TO BE DONE:
Your task is to write out the lines from the line containing "How far is short" through the last line of the material, exactly.

THE RECORDS:
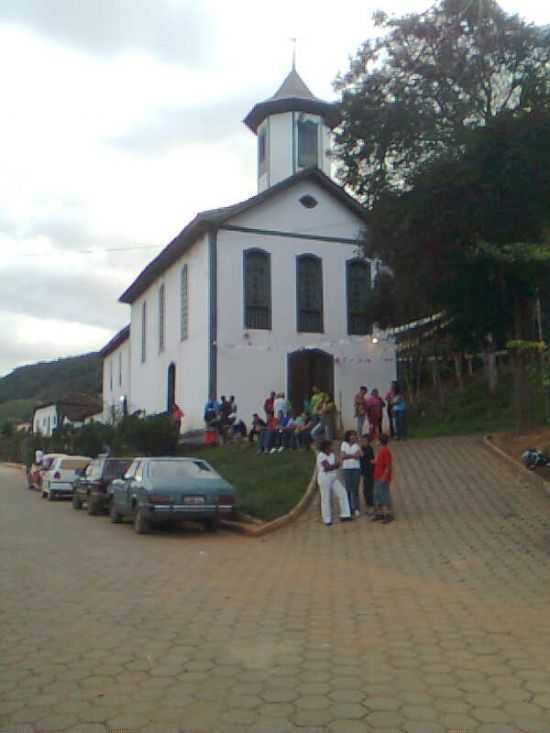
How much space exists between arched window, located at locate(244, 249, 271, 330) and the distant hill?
59.4 metres

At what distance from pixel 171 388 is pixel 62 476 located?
924 centimetres

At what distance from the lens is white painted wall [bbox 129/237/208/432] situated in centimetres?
2917

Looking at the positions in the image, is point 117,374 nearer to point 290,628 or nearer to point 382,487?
point 382,487

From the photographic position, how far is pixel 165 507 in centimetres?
1477

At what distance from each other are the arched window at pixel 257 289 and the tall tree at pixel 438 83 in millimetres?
8622

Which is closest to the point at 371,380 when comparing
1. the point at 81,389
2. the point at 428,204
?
the point at 428,204

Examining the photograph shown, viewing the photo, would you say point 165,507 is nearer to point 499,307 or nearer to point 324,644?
point 324,644

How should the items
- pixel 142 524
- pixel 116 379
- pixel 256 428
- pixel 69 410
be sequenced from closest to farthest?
pixel 142 524 → pixel 256 428 → pixel 116 379 → pixel 69 410

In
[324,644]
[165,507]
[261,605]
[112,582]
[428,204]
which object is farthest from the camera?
[428,204]

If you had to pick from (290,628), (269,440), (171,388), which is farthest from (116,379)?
(290,628)

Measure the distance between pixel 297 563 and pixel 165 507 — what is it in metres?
3.99

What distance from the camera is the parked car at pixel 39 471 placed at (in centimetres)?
2775

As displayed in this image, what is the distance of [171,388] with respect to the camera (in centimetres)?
3341

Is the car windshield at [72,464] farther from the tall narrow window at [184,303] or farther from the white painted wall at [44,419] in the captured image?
the white painted wall at [44,419]
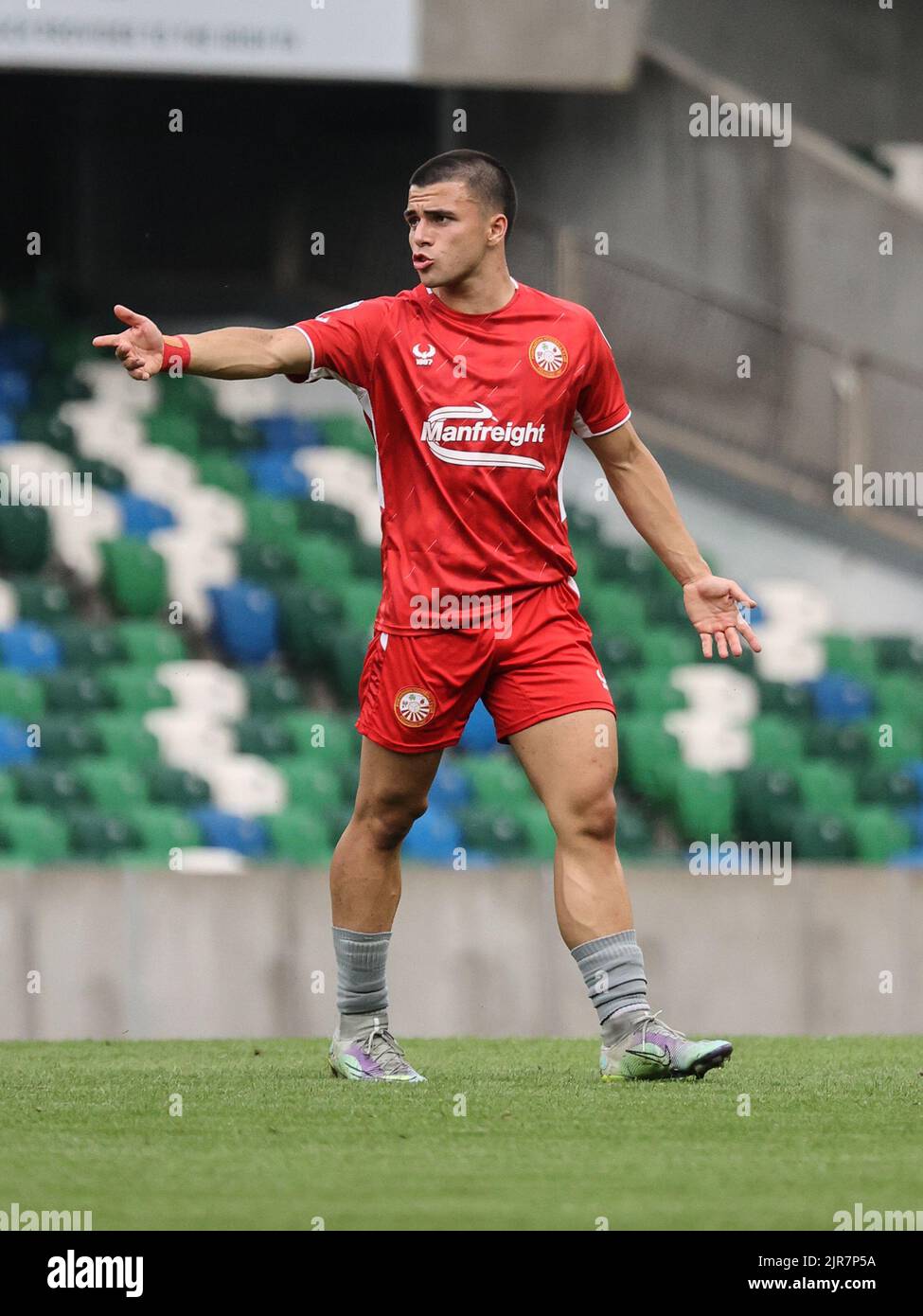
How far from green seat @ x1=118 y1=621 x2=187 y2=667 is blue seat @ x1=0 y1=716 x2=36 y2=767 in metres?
1.00

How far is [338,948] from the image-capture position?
5.32 metres

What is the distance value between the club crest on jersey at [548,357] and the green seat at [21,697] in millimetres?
5836

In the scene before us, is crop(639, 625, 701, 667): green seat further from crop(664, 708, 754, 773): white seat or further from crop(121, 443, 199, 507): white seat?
crop(121, 443, 199, 507): white seat

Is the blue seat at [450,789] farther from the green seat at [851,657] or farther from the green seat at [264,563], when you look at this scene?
the green seat at [851,657]

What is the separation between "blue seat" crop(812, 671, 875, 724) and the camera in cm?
1271

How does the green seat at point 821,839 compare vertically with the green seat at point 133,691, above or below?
below

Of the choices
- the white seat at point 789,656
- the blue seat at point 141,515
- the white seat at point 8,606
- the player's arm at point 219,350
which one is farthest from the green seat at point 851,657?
the player's arm at point 219,350

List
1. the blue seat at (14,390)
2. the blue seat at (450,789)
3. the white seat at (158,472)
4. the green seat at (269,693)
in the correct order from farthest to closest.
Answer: the blue seat at (14,390) → the white seat at (158,472) → the green seat at (269,693) → the blue seat at (450,789)

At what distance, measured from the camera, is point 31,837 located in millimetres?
9680

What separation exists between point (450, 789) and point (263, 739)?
861mm

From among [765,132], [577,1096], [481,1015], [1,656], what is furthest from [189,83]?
[577,1096]

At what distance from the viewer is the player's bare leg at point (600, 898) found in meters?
5.00

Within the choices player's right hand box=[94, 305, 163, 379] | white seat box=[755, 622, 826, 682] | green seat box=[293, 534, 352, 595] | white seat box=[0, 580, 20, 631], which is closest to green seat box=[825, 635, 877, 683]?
white seat box=[755, 622, 826, 682]
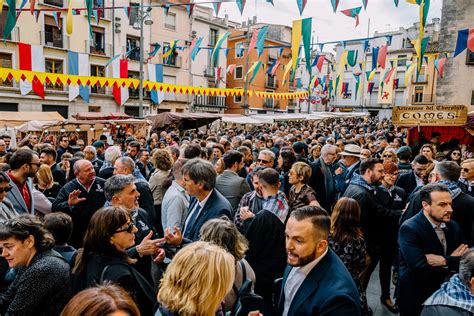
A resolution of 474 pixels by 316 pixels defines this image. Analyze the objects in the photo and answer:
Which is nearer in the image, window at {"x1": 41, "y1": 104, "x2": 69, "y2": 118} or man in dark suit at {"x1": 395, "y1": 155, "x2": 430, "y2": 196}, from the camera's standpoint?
man in dark suit at {"x1": 395, "y1": 155, "x2": 430, "y2": 196}

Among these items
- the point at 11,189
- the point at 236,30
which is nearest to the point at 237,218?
the point at 11,189

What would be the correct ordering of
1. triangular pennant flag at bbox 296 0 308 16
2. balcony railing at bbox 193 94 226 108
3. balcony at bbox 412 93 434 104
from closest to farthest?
triangular pennant flag at bbox 296 0 308 16, balcony railing at bbox 193 94 226 108, balcony at bbox 412 93 434 104

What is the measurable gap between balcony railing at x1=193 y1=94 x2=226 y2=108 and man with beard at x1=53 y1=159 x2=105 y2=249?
28535 mm

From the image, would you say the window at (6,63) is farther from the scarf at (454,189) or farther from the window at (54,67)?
the scarf at (454,189)

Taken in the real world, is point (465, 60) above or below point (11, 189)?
above

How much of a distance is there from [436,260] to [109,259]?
94.8 inches

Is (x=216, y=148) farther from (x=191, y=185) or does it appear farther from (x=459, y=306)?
(x=459, y=306)

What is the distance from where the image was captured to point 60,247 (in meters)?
2.46

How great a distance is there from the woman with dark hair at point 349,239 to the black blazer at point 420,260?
1.13 ft

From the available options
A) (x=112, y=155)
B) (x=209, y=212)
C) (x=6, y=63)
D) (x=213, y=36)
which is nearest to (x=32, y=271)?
(x=209, y=212)

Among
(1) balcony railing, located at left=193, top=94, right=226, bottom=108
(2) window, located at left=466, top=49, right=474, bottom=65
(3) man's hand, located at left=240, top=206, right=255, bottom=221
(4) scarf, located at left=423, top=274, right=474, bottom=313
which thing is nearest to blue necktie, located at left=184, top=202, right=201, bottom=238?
(3) man's hand, located at left=240, top=206, right=255, bottom=221

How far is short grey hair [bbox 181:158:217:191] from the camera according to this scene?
118 inches

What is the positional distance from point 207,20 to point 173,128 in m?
18.1

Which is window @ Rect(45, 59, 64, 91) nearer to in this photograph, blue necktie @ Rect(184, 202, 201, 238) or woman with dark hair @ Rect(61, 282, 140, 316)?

RESULT OF THIS EXERCISE:
How far is short grey hair [bbox 181:158:217:191] from the camera according to this scene?
118 inches

What is the positional distance from point 207,20 to point 173,128 in m?
18.1

Which is window @ Rect(45, 59, 64, 91) nearer to in this photograph, blue necktie @ Rect(184, 202, 201, 238) or woman with dark hair @ Rect(61, 282, 140, 316)?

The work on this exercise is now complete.